**What you are asked to do**
Treat the line with "content_type: text/html; charset=utf-8" as the starting point. Write it out and every line after it through the end of the listing below, exactly.

**Dataset**
··········

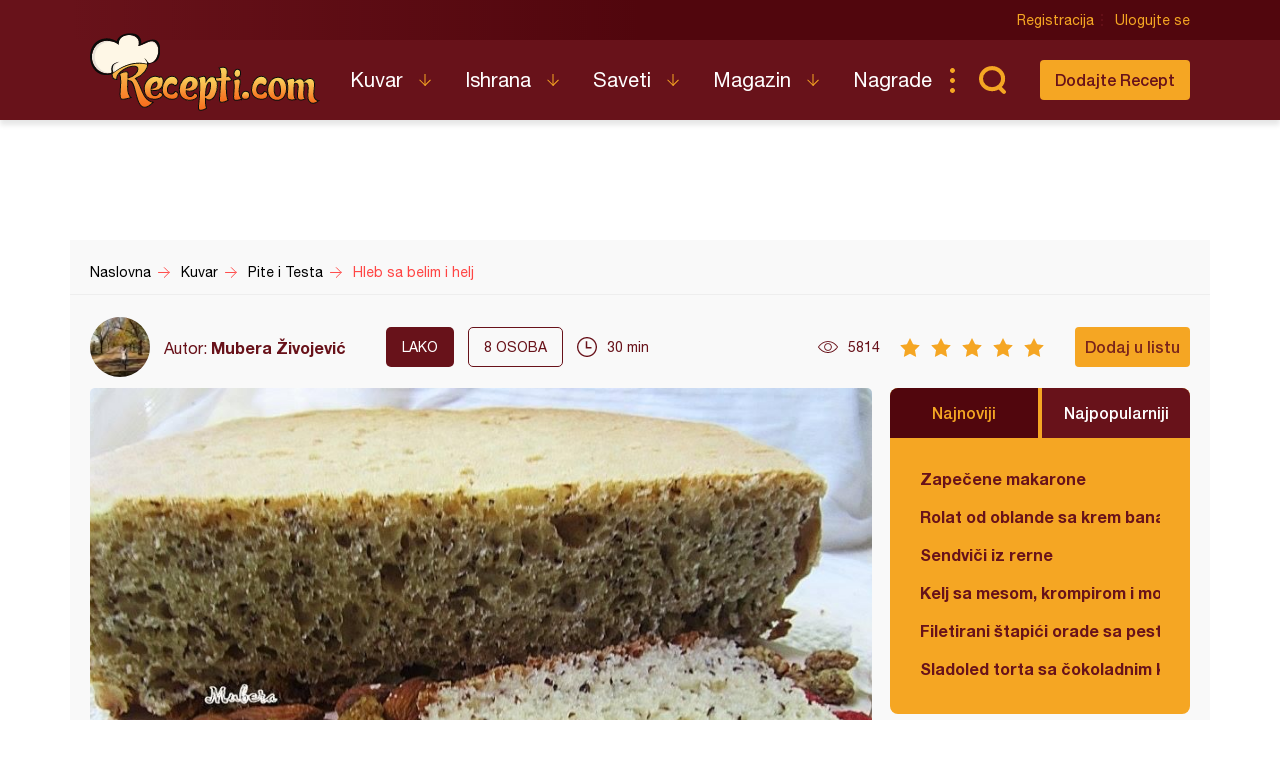

--- FILE ---
content_type: text/html; charset=utf-8
request_url: https://www.google.com/recaptcha/api2/aframe
body_size: 267
content:
<!DOCTYPE HTML><html><head><meta http-equiv="content-type" content="text/html; charset=UTF-8"></head><body><script nonce="quvFqSEbs_5gMUmnQFFjpg">/** Anti-fraud and anti-abuse applications only. See google.com/recaptcha */ try{var clients={'sodar':'https://pagead2.googlesyndication.com/pagead/sodar?'};window.addEventListener("message",function(a){try{if(a.source===window.parent){var b=JSON.parse(a.data);var c=clients[b['id']];if(c){var d=document.createElement('img');d.src=c+b['params']+'&rc='+(localStorage.getItem("rc::a")?sessionStorage.getItem("rc::b"):"");window.document.body.appendChild(d);sessionStorage.setItem("rc::e",parseInt(sessionStorage.getItem("rc::e")||0)+1);localStorage.setItem("rc::h",'1766597333864');}}}catch(b){}});window.parent.postMessage("_grecaptcha_ready", "*");}catch(b){}</script></body></html>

··········

**Answer box**
content_type: text/html; charset=utf-8
request_url: https://www.google.com/recaptcha/api2/aframe
body_size: 267
content:
<!DOCTYPE HTML><html><head><meta http-equiv="content-type" content="text/html; charset=UTF-8"></head><body><script nonce="quvFqSEbs_5gMUmnQFFjpg">/** Anti-fraud and anti-abuse applications only. See google.com/recaptcha */ try{var clients={'sodar':'https://pagead2.googlesyndication.com/pagead/sodar?'};window.addEventListener("message",function(a){try{if(a.source===window.parent){var b=JSON.parse(a.data);var c=clients[b['id']];if(c){var d=document.createElement('img');d.src=c+b['params']+'&rc='+(localStorage.getItem("rc::a")?sessionStorage.getItem("rc::b"):"");window.document.body.appendChild(d);sessionStorage.setItem("rc::e",parseInt(sessionStorage.getItem("rc::e")||0)+1);localStorage.setItem("rc::h",'1766597333864');}}}catch(b){}});window.parent.postMessage("_grecaptcha_ready", "*");}catch(b){}</script></body></html>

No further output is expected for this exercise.